SOUTH WILLIAMSPORT, Pa. – Twice, Jackson Surma walked to the plate with runners in scoring position in the biggest game of his young life. Both times he delivered.
Surma drove in four runs, and Ethan Van Belle struck out eight as Michigan beat Ohio 5-2 on Sunday in the championship game of the Little League World Series.
“The first one, I knew I had runners on second and third,” Surma said. “There weren't two outs, so I needed just something in play. He threw me a curve-ball, I sat on it and drove it to left. The second one, he threw me a high fastball and I went up there and got it.”
The team from Taylor North Little League delivered the first LLWS title for the state of Michigan since 1959 when Hamtramck National Little League won it all.
“We're just excited we're mentioned with them,” manager Rick Thorning said. “To be in that group and say that a team from Michigan won the LLWS, it still doesn't sound right when you say it.”
Michigan and Ohio are from the Great Lakes, marking the only time clubs from the same region played in the championship. That was because international teams didn't compete in the LLWS for the first time since 1975, due to travel restrictions caused by the COVID-19 pandemic. Little League allowed two squads from each U.S. region to fill out the 16-team field.
Michigan jumped out to a three-run lead in the first after Surma's two-run single and an RBI groundout by Jakob Furkas.

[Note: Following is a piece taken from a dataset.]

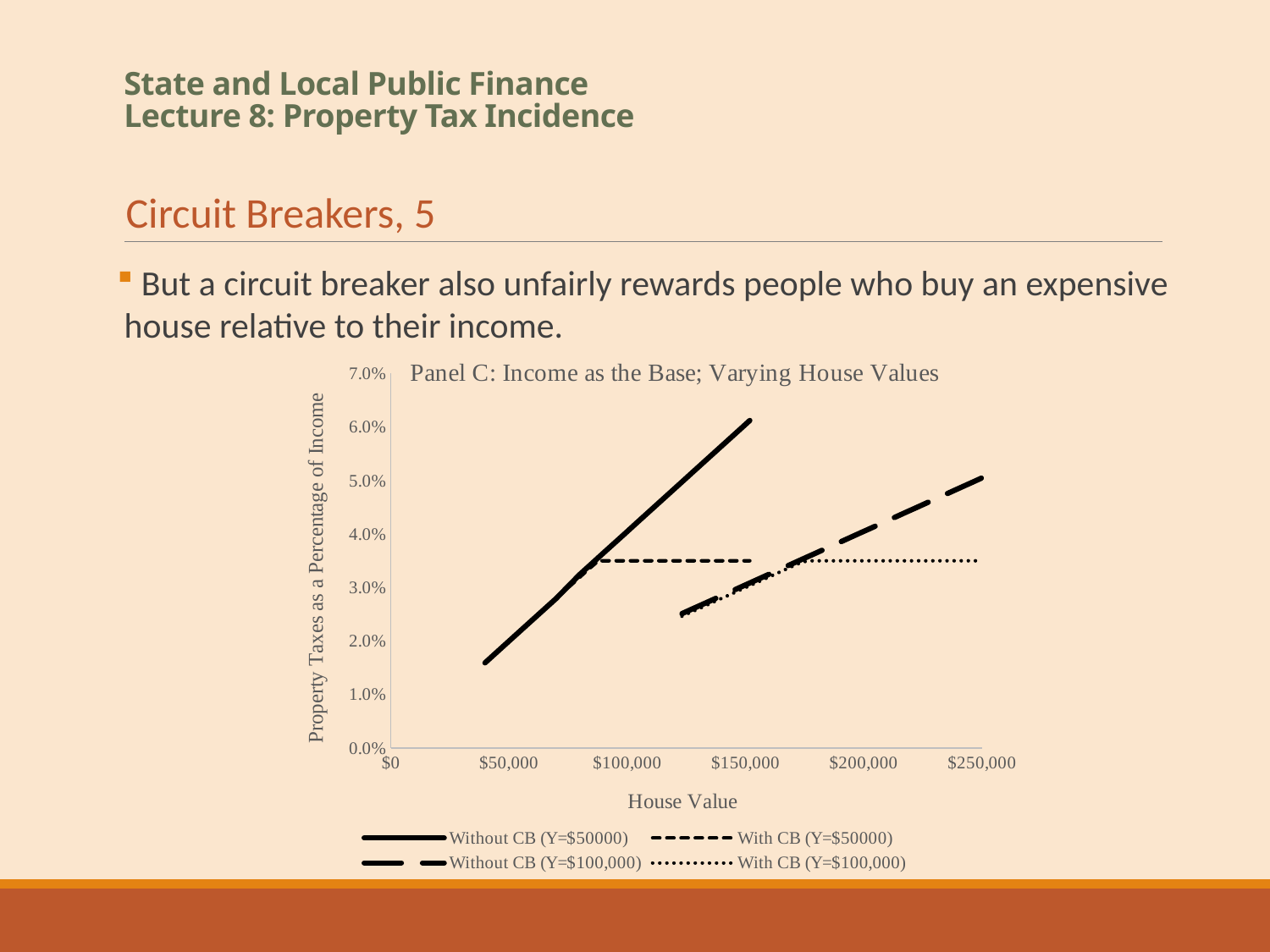
Is the value of the Without CB (Y=$50000) series at a house value of $100,000 greater or less than 3.0%? greater How many series does the legend list? 4 Is the value of the Without CB (Y=$100,000) series at a house value of $250,000 greater or less than 4.0%? greater What is the title of the chart? Panel C: Income as the Base; Varying House Values Which series reaches the highest value on the chart? Without CB (Y=$50000) What is the highest tick value shown on the vertical axis? 7.0% Is the value of the With CB (Y=$50000) series at a house value of $150,000 greater or less than 3.0%? greater At a house value of $150,000, which series has the larger value: Without CB (Y=$50000) or With CB (Y=$50000)? Without CB (Y=$50000) What is the label of the vertical axis? Property Taxes as a Percentage of Income Does the Without CB (Y=$50000) series rise or fall as house value increases? rise What kind of chart is shown on the slide? line chart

Surma's next clutch hit, a single to center, came in the fifth.
Ohio had plenty of chances. It loaded the bases in the first on a pair of walks and a single by JJ Vogel, but Van Belle struck out Levi Smith with two out to end the threat.
The team from West Side Little League in Hamilton, Ohio, loaded the bases again in the third with nobody out. The next two batters struck out looking before Chance Retherford was picked off at third base as he headed toward the dugout after strike two.
Ohio got its first run in the second. Chase Moak led off with a triple, and Cooper Clay singled him home to bring the score to 3-1.
Gavin Ulin relieved Van Belle in the fifth and got into a jam himself with runners on first and second with one out. He induced a double-play grounder to emerge unscathed.